## INPUT
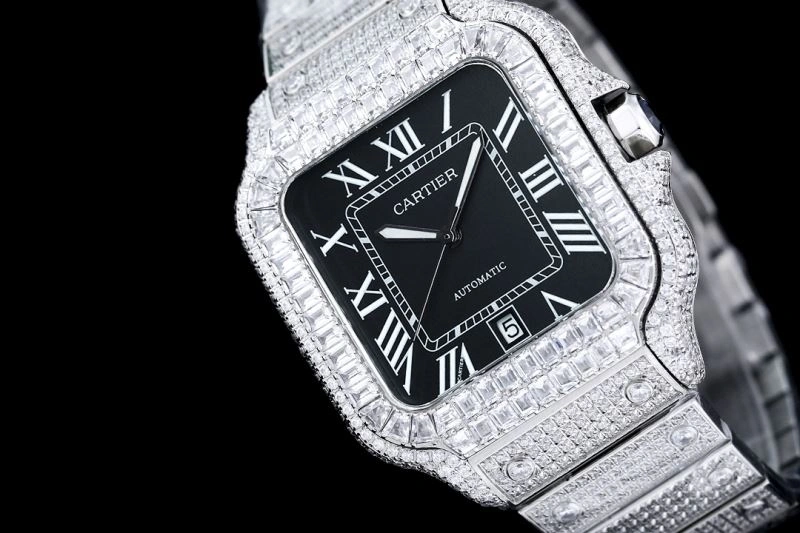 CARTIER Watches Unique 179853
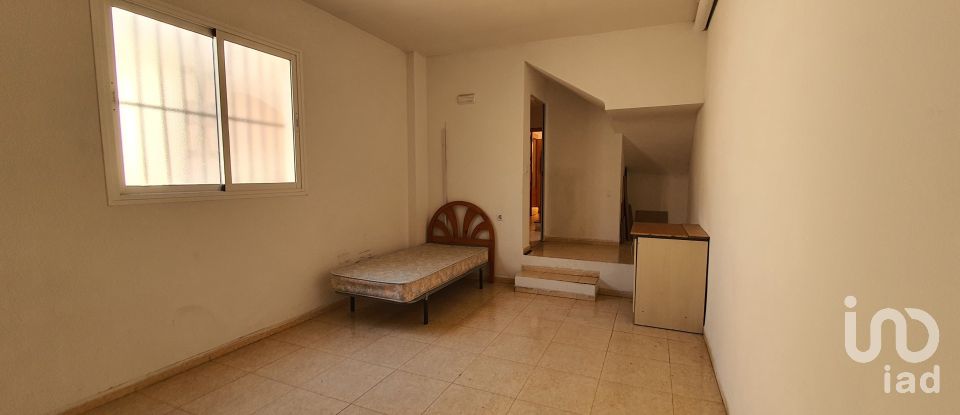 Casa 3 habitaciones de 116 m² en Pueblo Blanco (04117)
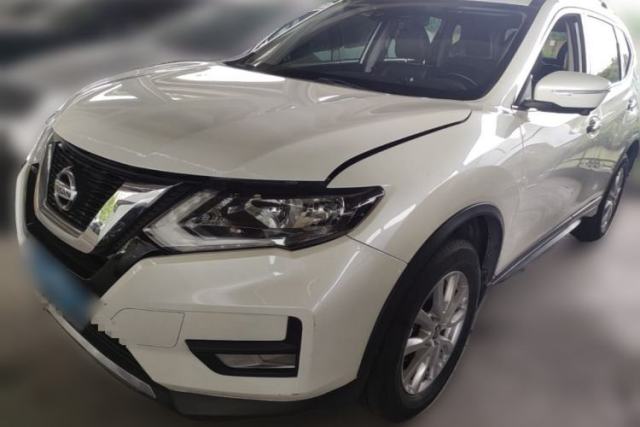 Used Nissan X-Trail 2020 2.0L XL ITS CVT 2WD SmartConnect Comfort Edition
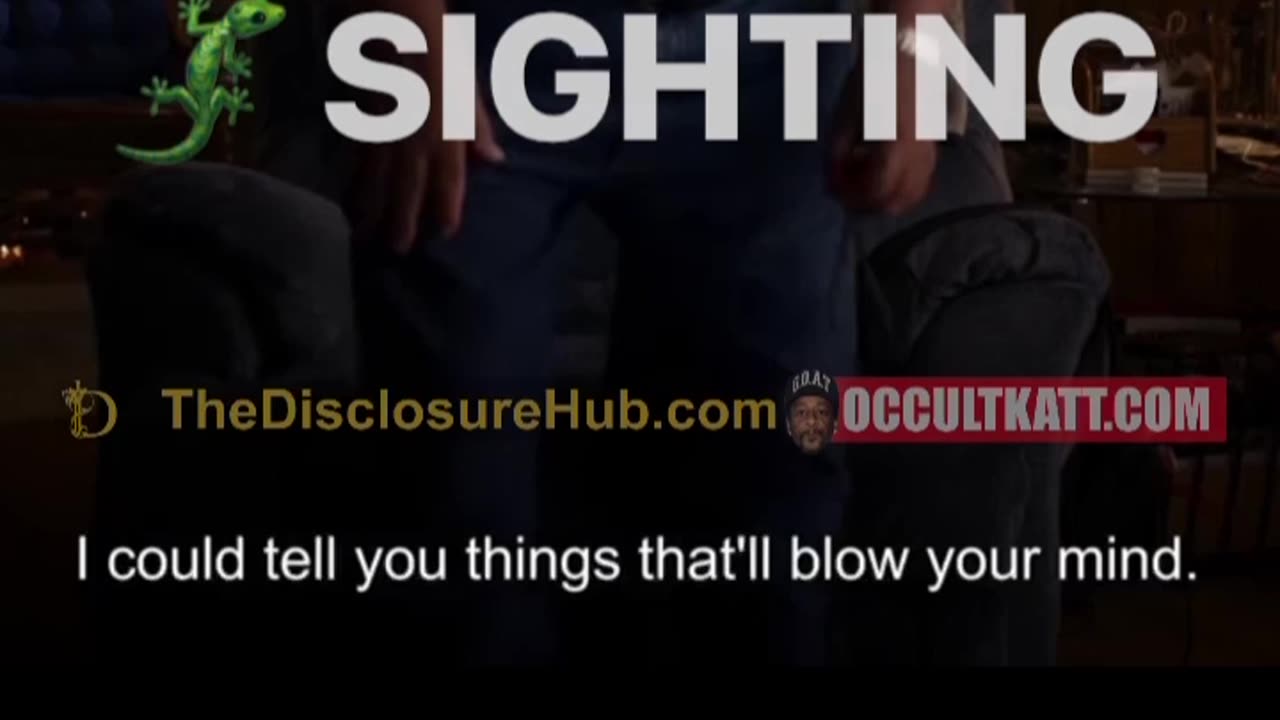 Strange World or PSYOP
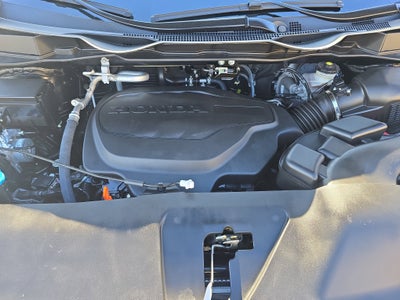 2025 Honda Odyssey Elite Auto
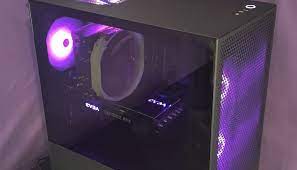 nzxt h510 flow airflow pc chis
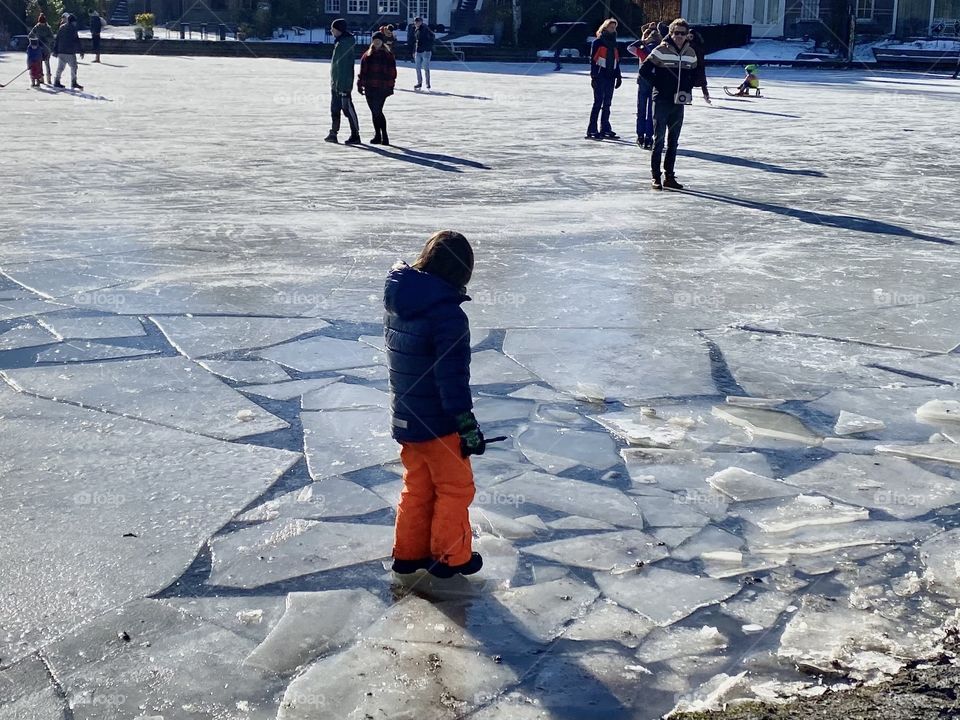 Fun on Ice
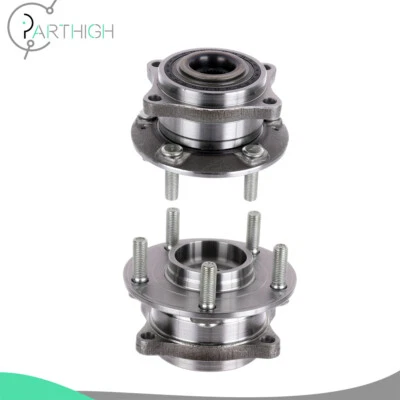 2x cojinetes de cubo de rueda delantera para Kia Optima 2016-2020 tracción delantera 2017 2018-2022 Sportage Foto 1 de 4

## YOUR OBJECTIVE
Exactly what appears in the records above must be returned, apart from the pictures.

## REPLY
 CARTIER Watches Unique 179853
 Casa 3 habitaciones de 116 m² en Pueblo Blanco (04117)
 Used Nissan X-Trail 2020 2.0L XL ITS CVT 2WD SmartConnect Comfort Edition
 Strange World or PSYOP
 2025 Honda Odyssey Elite Auto
 nzxt h510 flow airflow pc chis
 Fun on Ice
 2x cojinetes de cubo de rueda delantera para Kia Optima 2016-2020 tracción delantera 2017 2018-2022 Sportage Foto 1 de 4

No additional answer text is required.